Waldkliniken Eisenberg bereiten sich auf Corona-Fälle vor

Eisenberg.  Orthopädische Operationen verschoben. Besuchsverbot und ein verändertes Leitsystem im Krankenhaus zur langsameren Ausbreitung der Pandemie.

Einfahrt mit Bauzäunen zu den Waldkliniken Eisenberg.

Einfahrt mit Bauzäunen zu den Waldkliniken Eisenberg.

Foto: Angelika Munteanu

Der politische Druck auf die Waldkliniken Eisenberg aufgrund der sich ausbreitenden Corona-Pandemie ist offenbar groß gewesen. „Am Sonntagnachmittag hat der Krisenstab der Waldkliniken Eisenberg entschieden, den Notfallplan der Bundesregierung ab sofort proaktiv und vollumfänglich umzusetzen“, teilte die Klinik wenig später in einer Pressemitteilung mit.

Bis kurz vor dem Wochenende hieß es noch aus dem Krankenhaus, das spezialisiert ist auf die Orthopädie, man wolle mit Corona nicht in Verbindung gebracht werden. Und es werde eine andere Lösung in Eisenberg für Pandemiefälle aus dem Saale-Holzland-Kreis und darüber hinaus gesucht.

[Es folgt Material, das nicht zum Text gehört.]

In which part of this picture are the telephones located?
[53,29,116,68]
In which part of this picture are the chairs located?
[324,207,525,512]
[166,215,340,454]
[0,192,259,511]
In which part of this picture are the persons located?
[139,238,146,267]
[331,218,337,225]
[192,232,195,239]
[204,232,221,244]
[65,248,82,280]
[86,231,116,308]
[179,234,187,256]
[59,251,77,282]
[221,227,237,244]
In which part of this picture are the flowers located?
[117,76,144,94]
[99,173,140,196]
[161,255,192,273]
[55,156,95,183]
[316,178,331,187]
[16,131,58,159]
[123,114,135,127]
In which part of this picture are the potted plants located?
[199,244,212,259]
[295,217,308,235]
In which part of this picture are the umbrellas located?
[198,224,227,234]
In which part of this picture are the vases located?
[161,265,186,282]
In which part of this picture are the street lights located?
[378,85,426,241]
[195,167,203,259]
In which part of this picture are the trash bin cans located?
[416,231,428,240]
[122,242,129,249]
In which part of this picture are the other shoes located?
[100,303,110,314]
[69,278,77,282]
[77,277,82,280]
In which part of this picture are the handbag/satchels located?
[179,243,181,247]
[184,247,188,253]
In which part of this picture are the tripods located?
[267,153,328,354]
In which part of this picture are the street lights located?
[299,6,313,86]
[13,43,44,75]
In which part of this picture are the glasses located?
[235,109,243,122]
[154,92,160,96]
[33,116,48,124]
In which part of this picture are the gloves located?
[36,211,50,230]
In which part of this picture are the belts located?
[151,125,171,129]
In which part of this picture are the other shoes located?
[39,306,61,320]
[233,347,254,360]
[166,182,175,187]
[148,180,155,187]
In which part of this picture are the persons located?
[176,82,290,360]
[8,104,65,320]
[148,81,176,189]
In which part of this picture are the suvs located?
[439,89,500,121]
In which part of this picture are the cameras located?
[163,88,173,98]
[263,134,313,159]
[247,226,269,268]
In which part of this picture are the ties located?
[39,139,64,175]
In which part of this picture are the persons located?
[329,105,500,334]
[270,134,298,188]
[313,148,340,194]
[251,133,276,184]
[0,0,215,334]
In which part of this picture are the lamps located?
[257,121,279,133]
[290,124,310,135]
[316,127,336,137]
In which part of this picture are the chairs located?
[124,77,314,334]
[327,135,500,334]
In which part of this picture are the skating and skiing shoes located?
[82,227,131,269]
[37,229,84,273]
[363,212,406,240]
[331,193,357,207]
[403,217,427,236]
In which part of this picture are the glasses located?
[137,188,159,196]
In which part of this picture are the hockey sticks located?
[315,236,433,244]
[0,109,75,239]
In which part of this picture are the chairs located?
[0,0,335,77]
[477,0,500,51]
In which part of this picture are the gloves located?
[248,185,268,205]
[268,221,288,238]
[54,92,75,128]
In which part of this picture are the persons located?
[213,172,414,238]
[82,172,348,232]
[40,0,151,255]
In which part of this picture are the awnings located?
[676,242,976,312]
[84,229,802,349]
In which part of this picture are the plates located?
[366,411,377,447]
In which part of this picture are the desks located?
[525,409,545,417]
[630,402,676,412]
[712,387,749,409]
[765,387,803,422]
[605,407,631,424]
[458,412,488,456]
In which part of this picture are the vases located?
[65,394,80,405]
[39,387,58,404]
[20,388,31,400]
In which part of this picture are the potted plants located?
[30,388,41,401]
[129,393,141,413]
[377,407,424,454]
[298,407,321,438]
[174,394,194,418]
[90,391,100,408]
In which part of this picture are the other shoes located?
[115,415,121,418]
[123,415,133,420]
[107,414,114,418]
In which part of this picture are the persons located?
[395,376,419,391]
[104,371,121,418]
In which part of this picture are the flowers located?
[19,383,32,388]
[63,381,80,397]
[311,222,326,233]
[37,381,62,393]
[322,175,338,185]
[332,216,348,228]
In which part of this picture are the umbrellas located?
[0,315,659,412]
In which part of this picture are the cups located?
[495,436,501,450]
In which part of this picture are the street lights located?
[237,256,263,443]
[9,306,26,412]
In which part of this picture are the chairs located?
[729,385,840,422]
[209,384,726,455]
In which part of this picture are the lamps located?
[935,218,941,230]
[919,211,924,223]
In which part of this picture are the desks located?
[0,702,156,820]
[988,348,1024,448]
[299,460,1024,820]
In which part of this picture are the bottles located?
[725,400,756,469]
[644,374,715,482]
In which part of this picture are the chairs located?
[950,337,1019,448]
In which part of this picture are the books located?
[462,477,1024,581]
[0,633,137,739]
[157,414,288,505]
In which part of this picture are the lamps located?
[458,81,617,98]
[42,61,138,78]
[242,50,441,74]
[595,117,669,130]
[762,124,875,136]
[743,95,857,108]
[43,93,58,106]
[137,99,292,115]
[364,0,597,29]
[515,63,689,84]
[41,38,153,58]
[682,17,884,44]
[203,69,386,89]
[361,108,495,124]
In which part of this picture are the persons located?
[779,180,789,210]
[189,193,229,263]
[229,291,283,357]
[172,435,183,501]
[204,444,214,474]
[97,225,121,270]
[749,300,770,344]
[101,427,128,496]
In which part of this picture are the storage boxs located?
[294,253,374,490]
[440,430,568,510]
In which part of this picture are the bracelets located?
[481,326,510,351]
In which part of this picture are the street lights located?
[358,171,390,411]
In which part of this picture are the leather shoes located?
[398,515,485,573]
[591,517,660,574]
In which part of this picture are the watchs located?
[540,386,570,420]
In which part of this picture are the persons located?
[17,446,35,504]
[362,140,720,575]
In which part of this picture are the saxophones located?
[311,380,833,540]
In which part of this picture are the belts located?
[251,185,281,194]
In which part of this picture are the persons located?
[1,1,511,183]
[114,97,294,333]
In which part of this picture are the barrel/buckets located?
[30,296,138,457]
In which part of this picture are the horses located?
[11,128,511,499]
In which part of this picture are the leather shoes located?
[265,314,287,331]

Forderung von Ramelow an die Waldkliniken

Am Sonntag hatte dann Thüringens Ministerpräsident Bodo Ramelow (Die Linke) laut dpa gefordert: „Es geht jetzt darum, um Zeit zu kämpfen, um diese Notfallzentren aufzubauen.“ Als Beispiel nannte er die Waldkliniken in Eisenberg, die schon bald keine dort üblichen Operationen mehr vornehmen sollen, „weil sie die Kapazitäten freiräumen müssen, um für Corona vorbereitet zu sein.“

Um die Waldkliniken zu einem Pandemie-Notfallzentrum umzurüsten, werden alle geplanten Operationen verschoben und die Patienten entsprechend informiert. „Mit der zeitweiligen Umnutzung der Klinik für Orthopädie erfüllen die Waldkliniken Eisenberg ihre Verantwortung als kommunales Krankenhaus und leisten damit einen wesentlichen Beitrag als Grund- und Regelversorger zur Sicherung der Bevölkerung im Saale-Holzland-Kreis“, heißt es weiter aus den Waldkliniken.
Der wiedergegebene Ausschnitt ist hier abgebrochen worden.